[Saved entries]

[Begin]

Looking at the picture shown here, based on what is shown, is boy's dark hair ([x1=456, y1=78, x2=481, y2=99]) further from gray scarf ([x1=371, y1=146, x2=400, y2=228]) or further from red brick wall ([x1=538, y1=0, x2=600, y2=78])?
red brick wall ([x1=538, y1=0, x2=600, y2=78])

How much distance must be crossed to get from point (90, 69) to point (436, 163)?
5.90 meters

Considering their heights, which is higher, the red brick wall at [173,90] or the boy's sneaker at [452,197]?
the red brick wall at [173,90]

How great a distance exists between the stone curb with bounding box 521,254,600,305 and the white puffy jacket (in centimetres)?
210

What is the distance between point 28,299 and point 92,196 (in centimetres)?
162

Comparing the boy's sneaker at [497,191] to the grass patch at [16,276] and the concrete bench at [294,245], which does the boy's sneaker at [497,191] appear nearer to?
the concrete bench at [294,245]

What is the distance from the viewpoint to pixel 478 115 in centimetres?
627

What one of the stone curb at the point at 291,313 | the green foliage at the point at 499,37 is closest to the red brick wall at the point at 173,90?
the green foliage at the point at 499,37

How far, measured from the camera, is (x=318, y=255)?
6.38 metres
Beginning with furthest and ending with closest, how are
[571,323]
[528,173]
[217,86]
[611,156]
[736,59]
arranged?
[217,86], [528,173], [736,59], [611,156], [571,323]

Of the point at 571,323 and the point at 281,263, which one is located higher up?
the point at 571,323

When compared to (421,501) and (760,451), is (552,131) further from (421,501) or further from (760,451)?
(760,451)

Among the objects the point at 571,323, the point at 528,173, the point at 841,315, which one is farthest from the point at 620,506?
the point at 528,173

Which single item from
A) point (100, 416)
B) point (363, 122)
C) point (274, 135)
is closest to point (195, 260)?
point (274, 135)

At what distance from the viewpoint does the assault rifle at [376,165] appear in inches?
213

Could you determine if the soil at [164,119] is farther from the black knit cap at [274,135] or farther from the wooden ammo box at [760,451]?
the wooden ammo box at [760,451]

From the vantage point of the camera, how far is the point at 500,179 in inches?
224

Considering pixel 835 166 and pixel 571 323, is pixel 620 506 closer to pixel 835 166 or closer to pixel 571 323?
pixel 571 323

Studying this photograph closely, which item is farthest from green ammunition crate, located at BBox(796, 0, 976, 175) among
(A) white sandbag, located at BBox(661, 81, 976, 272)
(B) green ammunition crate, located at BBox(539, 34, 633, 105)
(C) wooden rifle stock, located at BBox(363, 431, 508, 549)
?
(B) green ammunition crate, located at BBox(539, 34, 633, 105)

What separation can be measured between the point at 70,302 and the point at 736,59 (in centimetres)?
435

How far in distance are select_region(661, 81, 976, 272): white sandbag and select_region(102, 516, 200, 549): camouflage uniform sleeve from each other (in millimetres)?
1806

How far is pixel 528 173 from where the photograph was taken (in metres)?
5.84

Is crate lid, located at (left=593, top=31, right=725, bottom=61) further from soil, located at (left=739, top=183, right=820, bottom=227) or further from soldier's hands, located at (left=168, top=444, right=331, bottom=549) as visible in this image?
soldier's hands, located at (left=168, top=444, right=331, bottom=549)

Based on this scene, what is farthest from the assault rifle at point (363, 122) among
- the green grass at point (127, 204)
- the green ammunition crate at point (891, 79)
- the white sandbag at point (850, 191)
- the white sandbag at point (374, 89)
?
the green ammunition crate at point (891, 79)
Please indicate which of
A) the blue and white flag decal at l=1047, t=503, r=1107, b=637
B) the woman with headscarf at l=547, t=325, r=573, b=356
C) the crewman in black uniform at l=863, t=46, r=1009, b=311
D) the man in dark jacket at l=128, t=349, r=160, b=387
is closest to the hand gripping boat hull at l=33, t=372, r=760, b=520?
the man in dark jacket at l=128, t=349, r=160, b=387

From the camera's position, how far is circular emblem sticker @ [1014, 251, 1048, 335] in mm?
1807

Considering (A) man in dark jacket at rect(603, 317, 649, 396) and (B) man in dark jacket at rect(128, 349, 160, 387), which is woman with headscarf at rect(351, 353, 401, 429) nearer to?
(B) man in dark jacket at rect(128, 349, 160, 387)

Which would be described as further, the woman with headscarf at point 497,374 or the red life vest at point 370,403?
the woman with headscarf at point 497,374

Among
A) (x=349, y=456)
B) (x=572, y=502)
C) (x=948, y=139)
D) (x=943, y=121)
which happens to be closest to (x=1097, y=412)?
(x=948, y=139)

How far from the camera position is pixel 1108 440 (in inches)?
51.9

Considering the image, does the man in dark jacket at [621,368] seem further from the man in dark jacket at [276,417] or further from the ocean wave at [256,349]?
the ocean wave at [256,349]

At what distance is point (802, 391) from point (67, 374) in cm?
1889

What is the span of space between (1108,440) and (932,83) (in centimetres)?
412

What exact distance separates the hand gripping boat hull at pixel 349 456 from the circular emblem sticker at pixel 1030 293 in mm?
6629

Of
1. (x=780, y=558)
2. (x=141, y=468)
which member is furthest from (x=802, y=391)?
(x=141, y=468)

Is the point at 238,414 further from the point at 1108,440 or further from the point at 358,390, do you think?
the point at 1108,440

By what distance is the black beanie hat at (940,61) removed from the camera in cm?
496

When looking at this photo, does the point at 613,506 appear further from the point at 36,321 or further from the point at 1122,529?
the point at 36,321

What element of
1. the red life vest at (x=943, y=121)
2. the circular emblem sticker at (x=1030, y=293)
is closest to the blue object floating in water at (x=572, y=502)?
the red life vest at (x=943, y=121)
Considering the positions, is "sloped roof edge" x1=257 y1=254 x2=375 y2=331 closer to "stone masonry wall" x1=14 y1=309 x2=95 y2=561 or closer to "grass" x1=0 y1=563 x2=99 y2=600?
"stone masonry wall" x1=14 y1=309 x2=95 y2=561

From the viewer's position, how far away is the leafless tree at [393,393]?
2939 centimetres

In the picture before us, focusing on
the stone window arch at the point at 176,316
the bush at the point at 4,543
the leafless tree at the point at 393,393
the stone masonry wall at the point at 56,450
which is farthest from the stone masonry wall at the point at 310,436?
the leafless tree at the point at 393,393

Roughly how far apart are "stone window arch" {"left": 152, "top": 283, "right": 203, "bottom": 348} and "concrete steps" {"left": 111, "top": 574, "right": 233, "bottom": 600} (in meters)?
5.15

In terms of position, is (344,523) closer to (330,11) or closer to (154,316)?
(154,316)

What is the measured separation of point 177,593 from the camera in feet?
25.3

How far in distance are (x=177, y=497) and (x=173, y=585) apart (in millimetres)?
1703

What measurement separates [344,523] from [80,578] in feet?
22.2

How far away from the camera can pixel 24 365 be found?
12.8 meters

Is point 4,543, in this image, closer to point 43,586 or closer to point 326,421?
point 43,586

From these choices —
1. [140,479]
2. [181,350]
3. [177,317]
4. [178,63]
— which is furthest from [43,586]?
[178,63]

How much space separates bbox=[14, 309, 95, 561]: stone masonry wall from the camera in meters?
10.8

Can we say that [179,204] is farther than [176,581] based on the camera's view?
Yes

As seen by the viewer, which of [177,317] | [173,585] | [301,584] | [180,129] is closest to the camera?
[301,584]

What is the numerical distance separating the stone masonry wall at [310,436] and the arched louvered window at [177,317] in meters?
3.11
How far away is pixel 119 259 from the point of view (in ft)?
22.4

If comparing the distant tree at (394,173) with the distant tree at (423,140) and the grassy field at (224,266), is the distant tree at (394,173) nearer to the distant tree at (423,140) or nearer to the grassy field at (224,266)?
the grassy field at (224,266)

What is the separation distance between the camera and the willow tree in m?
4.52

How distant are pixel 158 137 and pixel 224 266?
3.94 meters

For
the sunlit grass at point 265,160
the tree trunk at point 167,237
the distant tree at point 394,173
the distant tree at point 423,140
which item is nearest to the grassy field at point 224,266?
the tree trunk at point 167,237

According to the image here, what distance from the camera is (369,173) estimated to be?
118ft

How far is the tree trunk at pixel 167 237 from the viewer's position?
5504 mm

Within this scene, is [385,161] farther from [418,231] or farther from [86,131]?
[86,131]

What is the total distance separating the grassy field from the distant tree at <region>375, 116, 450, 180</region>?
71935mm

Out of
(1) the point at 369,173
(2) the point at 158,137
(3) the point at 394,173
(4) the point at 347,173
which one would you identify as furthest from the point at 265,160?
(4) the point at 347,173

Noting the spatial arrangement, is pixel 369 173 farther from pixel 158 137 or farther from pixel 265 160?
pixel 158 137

[End]

--- Short exercise ---
Could you write out, word for word, the stretch of the records from the line containing "What is the distance from" through the line containing "6.38 metres", including both of those lines?

--- Solved problem ---
What is the distance from the viewpoint to pixel 478 115 in centimetres?
627

What one of the stone curb at the point at 291,313 | the green foliage at the point at 499,37 is closest to the red brick wall at the point at 173,90?
the green foliage at the point at 499,37

How far, measured from the camera, is (x=318, y=255)?
6.38 metres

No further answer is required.